Smaller tasks that might otherwise underuse a full accelerator are stacked alongside one another, while larger models that exceed the capacity of a single device can span multiple cards. The tool includes a smart scheduler, dubbed Hi Scheduler, that redistributes idle resources across nodes in real time, automatically reassigning compute to wherever AI workloads are queued.
Flex:ai’s architecture builds on existing open-source Kubernetes foundations but extends them in ways that are still uncommon across open deployments. Kubernetes already supports device plugins to expose accelerators and schedulers, such as Volcano, or frameworks like Ray can perform fractional allocation and gang scheduling. Flex:ai appears to unify them at a higher layer while integrating support for Ascend NPUs alongside standard GPU hardware.
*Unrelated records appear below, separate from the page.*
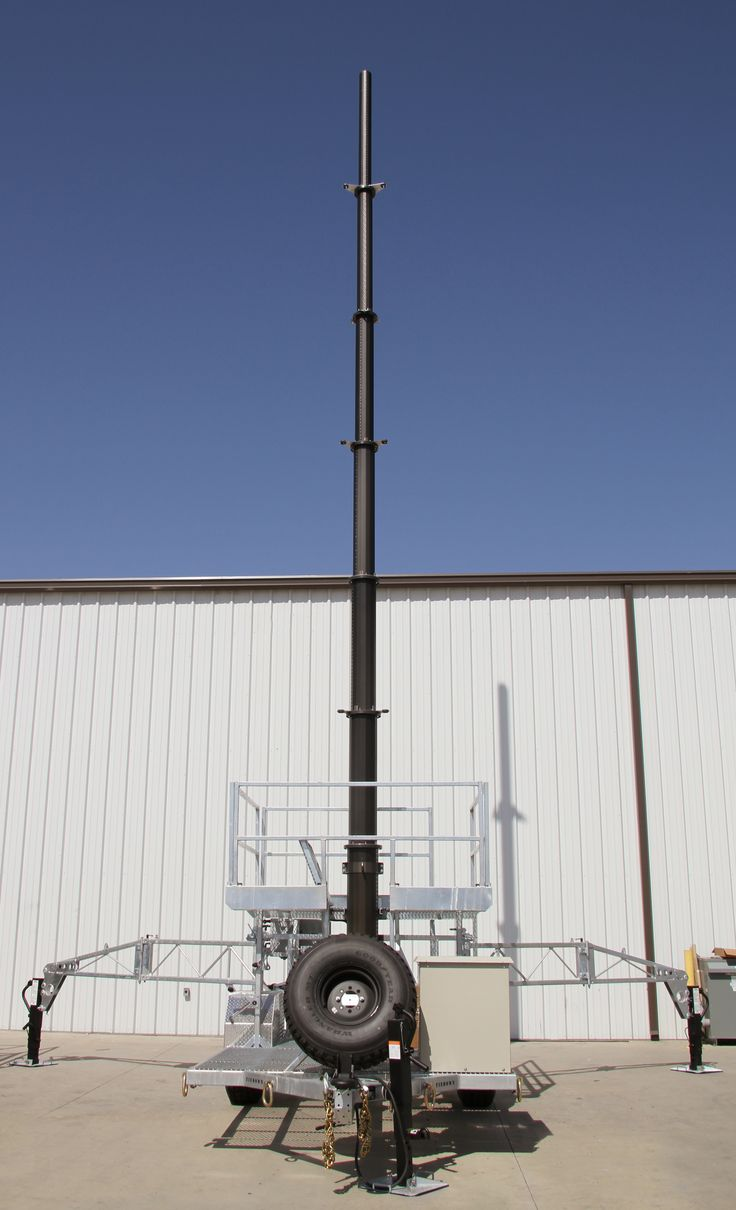 US Tower's RMTUHS639MGBGO Mobile Tower Unit with Hawk Series tubular mast.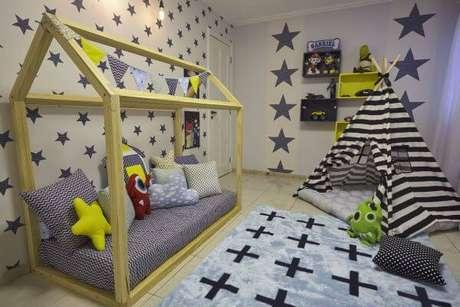 57. Escolha cores lindas para decorar o quarto com cama casinha – Por: Andrea Bento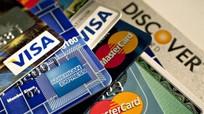 Trẻ đủ 6 tuổi có thể mở thẻ ghi nợ: Phụ huynh lo không kiểm soát được con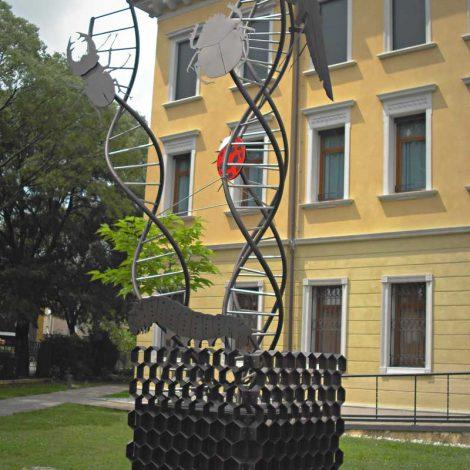 Esapolis scultura di arredo urbano metal car for Arredo urbano torino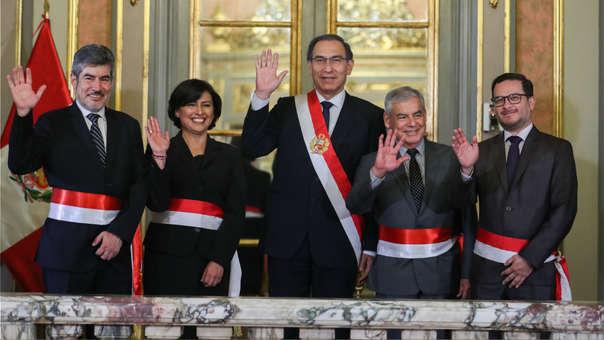 Martín Vizcarra tomó juramente a sus nuevos ministros.
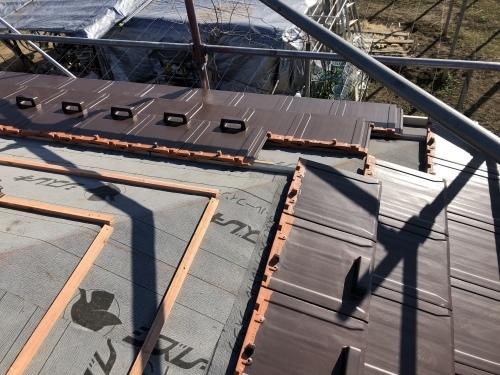 甲府市 ブラウンの屋根 其の一_b0242734_20522393.jpeg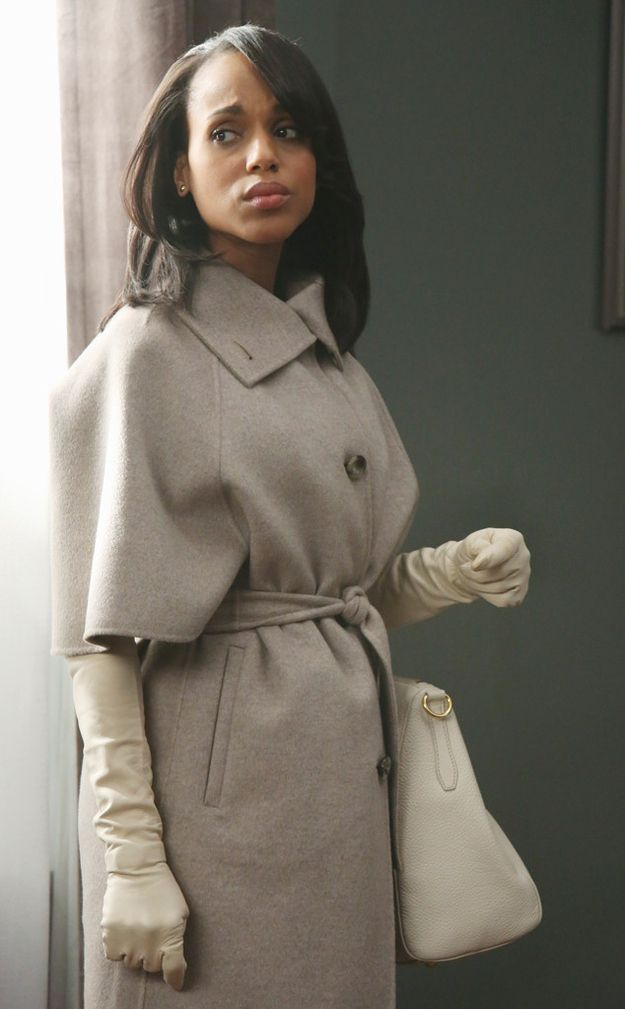 Actress Kerry Washington's stunning look in episode 14 of Season 2 of ABC's Scandal was styled by Lyn Paolo. Designer Vera Wang told Paolo that this is the look that brought back gloves.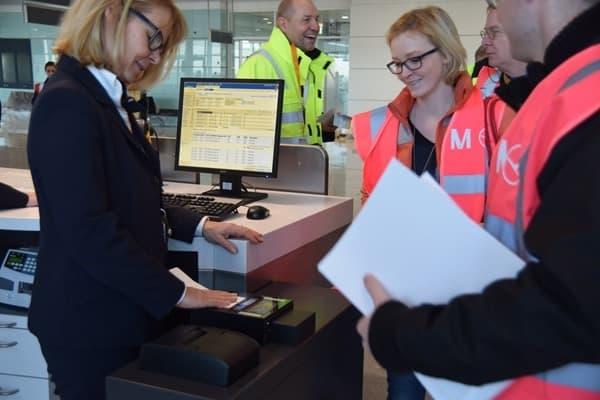 21_Probebetrieb-Satellit-Terminal-2-Flughafen-Muenchen-Boarding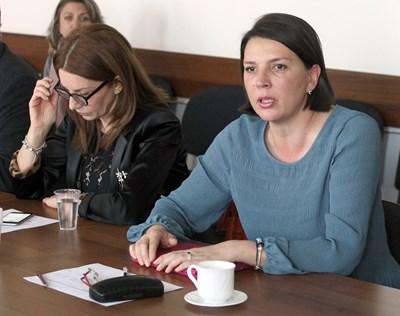 Бетина Жотева (вдясно) лансира предложението от името на СЕМ.  СНИМКА: РУМЯНА ТОНЕВА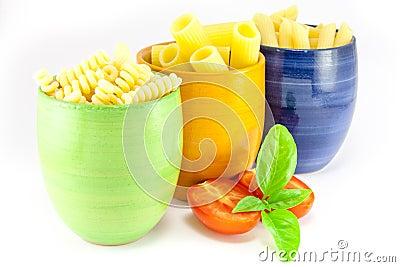 Fusilli, rigatoni and pens pasta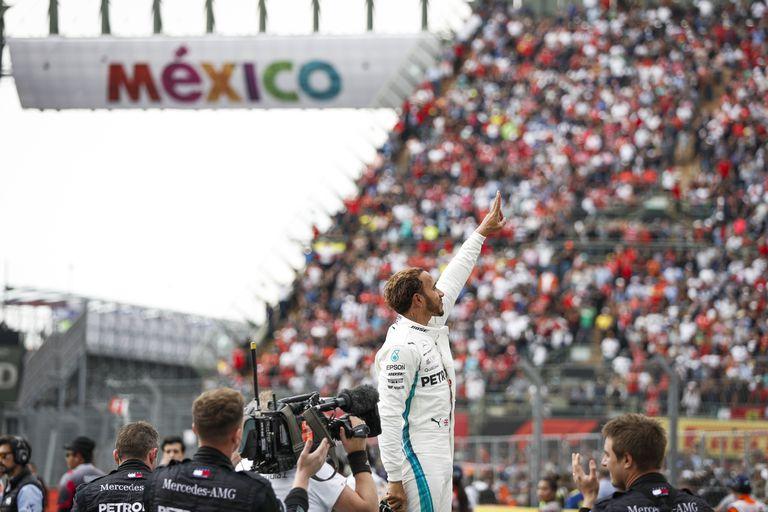 El británico Hamilton celebró en 2018 la conquista de la quinta corona, con la que emparejó el historial de Juan Manuel Fangio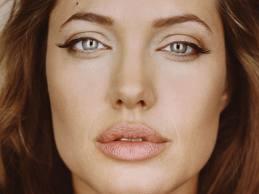 jolie lips Angelina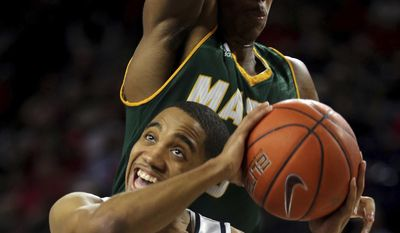 Richmond's ShawnDre' Jones (3) eyes the hoop as he duels with George Mason's Jaire Grayer during first-half NCAA college basketball game action Sunday, Jan. 22, 2017, in Richmond, Va. (Joe Mahoney/Richmond Times-Dispatch via AP)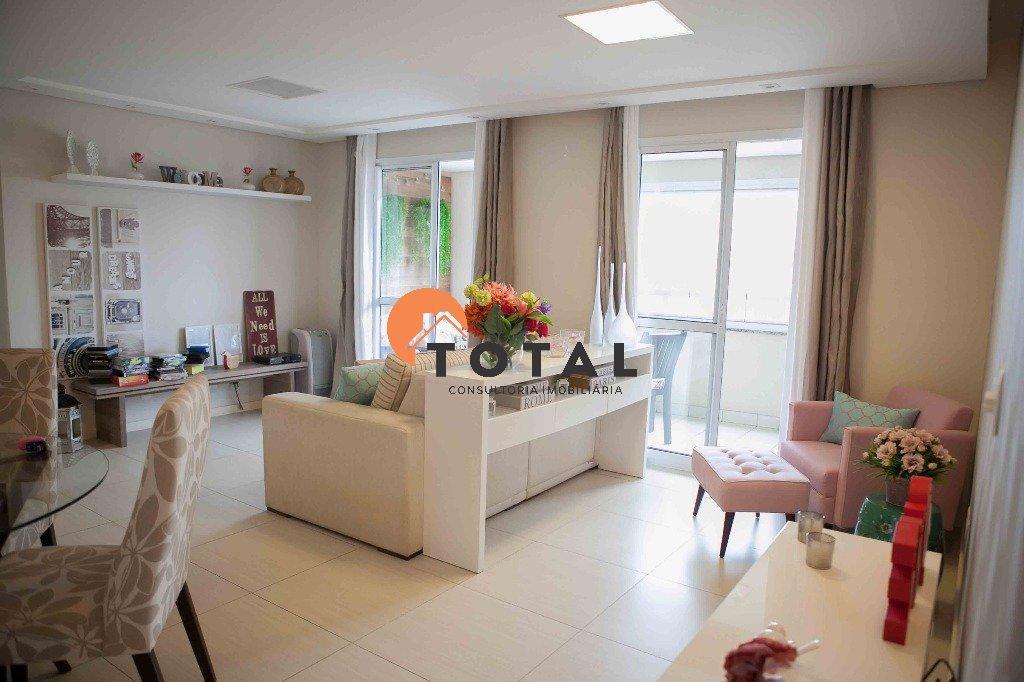 Apartamento Mobiliado com 3 dormitórios sendo 1 suíte e 1 vaga. Campestre - Santo André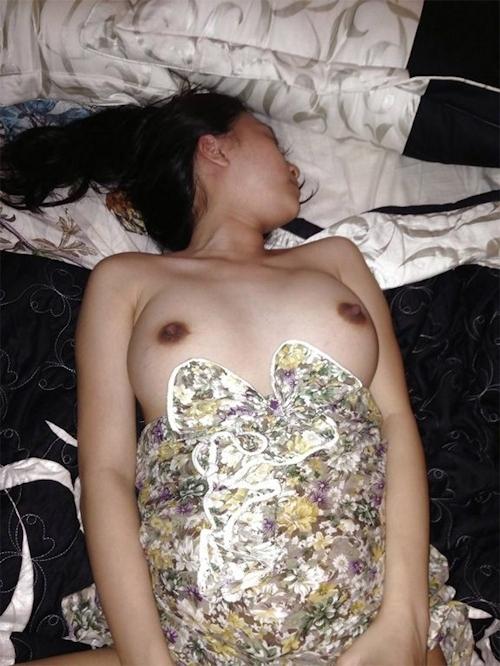 ホテルで撮影した素人女性のヌード画像 11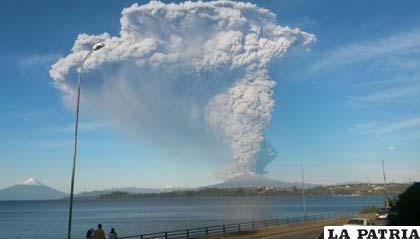 El volcán chileno Calbuco entró en erupción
The launch resembles functionality offered by Run:ai, an orchestration platform acquired by Nvidia in 2024, which enables multi-tenant scheduling and workload pre-emption across large GPU clusters. Huawei’s version, at least on paper, makes similar claims but does so with a focus on open-source deployment and cross-accelerator compatibility. That may give it broader relevance in clusters built around Chinese silicon, particularly those using Ascend chips.
The open-source code has not yet been released, and Huawei has not published documentation or benchmarks. When it does become available, key questions will include the granularity of slicing, how Flex:ai interacts with standard Kubernetes schedulers, and, crucially, whether it supports widely used GPU types via standard plugins. The company has said that researchers from Shanghai Jiao Tong, Xi’an Jiaotong, and Xiamen University contributed to the tool’s development.
Follow Tom's Hardware on Google News, or add us as a preferred source, to get our latest news, analysis, & reviews in your feeds.
Get Tom's Hardware's best news and in-depth reviews, straight to your inbox.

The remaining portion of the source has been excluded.